The Supreme Court today heard that both an employment tribunal and the Court of Appeal made ’material errors’ when they ruled that a plumber working for Pimlico Plumbers should be granted status as a worker rather than being self-employed.
The court is considering Pimlico Plumbers Limited v Smith over a two-day hearing. The case is expected to be closely watched by both employment lawyers and those who operate in the so-called ‘gig-economy’ and should answer questions over workers' rights and who can claim them.
The case considers whether a tradesman, in this case plumber Gary Smith, is an independent contractor or a worker and therefore entitled to certain rights.
During his time at Pimlico Plumbers Smith was paying tax on a self-employed basis and worked solely for Pimlico. He was required to wear the company uniform, rent a branded van, and allegedly work a minimum number of weekly hours. However he could choose when he worked and which jobs he took. He was also required to provide his own tools and equipment.
After a heart attack in 2010 Smith wanted to work three days a week rather than five. Pimlico refused his request and took away the van.
Smith claimed he should be entitled to worker status, which would give him entitlement to benefits such as holiday pay.
An employment tribunal ruled that Smith was a worker, but not an employee. Pimlico appealed that decision but a year ago the Court of Appeal also backed Smith.
Pimlico Plumbers is represented by City firm Mishcon de Reya, instructing Tom Linden QC of Matrix Chambers and Akash Nawbatt QC of Devereux Chambers.
Linden told the court that Smith and his lawyers had yet to define what they perceive the law to be in terms of who is a worker and who is a self-employed contractor.
Linden said irregularities in the previous judgments needed clearing up. The employment tribunal’s finding that Smith was required to work a 40-hour week was ‘materially wrong’, he said, maintaining that ‘no such agreement was in place'.
Other aspects of Smtih’s work suggested independent contractor status, Linden said. He told the court that if an individual working for an organisation required assistance, and he or she had to obtain that themselves, then this ‘would point towards independent contractor status’. He added that many people enjoy working under methods employed by organisations such as Pimlico Plumbers.

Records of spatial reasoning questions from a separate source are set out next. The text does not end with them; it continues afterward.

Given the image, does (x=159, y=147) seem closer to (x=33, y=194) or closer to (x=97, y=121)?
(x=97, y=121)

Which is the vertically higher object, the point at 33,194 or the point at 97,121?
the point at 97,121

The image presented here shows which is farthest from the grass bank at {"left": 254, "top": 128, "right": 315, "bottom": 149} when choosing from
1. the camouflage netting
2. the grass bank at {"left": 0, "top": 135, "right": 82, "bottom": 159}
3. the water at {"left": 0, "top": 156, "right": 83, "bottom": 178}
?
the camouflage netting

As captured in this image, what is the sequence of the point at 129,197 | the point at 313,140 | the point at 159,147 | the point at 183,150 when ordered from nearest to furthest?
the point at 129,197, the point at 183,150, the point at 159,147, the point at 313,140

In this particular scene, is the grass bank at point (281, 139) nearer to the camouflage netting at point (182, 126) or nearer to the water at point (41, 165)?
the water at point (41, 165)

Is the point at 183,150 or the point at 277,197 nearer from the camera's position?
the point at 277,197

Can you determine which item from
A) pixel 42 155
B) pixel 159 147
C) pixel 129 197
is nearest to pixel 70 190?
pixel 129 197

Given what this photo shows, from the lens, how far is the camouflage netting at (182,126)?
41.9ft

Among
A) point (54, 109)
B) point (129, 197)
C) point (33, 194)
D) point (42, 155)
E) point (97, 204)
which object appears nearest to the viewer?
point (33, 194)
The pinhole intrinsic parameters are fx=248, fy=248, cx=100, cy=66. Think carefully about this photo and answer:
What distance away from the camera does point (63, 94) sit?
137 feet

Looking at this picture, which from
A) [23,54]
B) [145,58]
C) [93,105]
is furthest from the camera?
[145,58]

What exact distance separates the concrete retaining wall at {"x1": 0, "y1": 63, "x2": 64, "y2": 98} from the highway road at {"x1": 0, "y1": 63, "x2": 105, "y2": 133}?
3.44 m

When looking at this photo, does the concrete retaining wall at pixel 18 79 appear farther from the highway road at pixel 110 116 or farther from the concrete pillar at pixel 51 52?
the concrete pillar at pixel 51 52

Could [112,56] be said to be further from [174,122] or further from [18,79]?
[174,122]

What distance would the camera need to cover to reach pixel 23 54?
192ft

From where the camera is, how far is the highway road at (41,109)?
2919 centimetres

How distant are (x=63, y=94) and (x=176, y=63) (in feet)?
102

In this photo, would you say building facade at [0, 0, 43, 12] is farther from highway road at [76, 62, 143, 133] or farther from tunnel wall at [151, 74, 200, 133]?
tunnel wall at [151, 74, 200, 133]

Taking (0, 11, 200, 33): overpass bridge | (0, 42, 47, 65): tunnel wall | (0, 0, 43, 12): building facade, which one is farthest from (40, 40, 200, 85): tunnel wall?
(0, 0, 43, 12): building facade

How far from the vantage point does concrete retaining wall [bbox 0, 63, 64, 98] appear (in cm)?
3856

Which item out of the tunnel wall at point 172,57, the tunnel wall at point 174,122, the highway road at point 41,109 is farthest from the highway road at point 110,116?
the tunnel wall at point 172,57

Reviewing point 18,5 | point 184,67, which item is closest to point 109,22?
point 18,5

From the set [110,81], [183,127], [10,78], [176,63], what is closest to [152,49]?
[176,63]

Smith is represented by employment and commercial law firm TMP Solicitors, instructing Karon Monaghan of Matrix Chambers as well as David Stephenson of 1MCB Chambers.
In submissions this afternoon, Monaghan urged the court to excercise caution in its judgment.

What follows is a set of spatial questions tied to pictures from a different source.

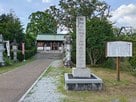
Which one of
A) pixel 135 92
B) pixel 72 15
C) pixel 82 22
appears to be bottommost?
pixel 135 92

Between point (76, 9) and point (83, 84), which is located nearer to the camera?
point (83, 84)

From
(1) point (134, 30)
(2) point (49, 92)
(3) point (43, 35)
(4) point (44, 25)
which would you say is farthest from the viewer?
(4) point (44, 25)

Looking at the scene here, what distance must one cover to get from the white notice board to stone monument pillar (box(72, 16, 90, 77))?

She said the bar in relation to determining worker status, as a result of various case law, is 'increasing' to higher than it is entitled to be under the Equalities Act and EU law. She added that hurdles are 'implicity being introduced' which raise that bar higher still.
'In our respectful submission we say caution needs to be taken to ensure that bar is not raised higher than it already is,' Monaghan added.
Monaghan, referencing Linden's earlier argument on the nature of Smith's employment, added that being 'unwilling' does not necessarily negate an obligation to provide a service. Linden had argued that being unwilling to provide a service was a difference beteween self employed and employee.
'The line between being unable to or unwilling to is impoissible to discern,' Monaghan said. 'If I decide to delegate a task so that I can see my grandchild in play is that unwilling or unable?'.
Monaghan is expected to continue making submissions tomorrow.
Lady Black, Lady Hale, Lord Hughes, Lord Lloyd-Jones and Lord Wilson are hearing the case.
The Supreme Court’s ruling could have ramifications for other high-profile employment cases that are coming through the courts. One involving Uber drivers, will go to the Court of Appeal later this year. Uber is looking to overturn a decision that backed two drivers seeking to be recognised as workers and not self-employed.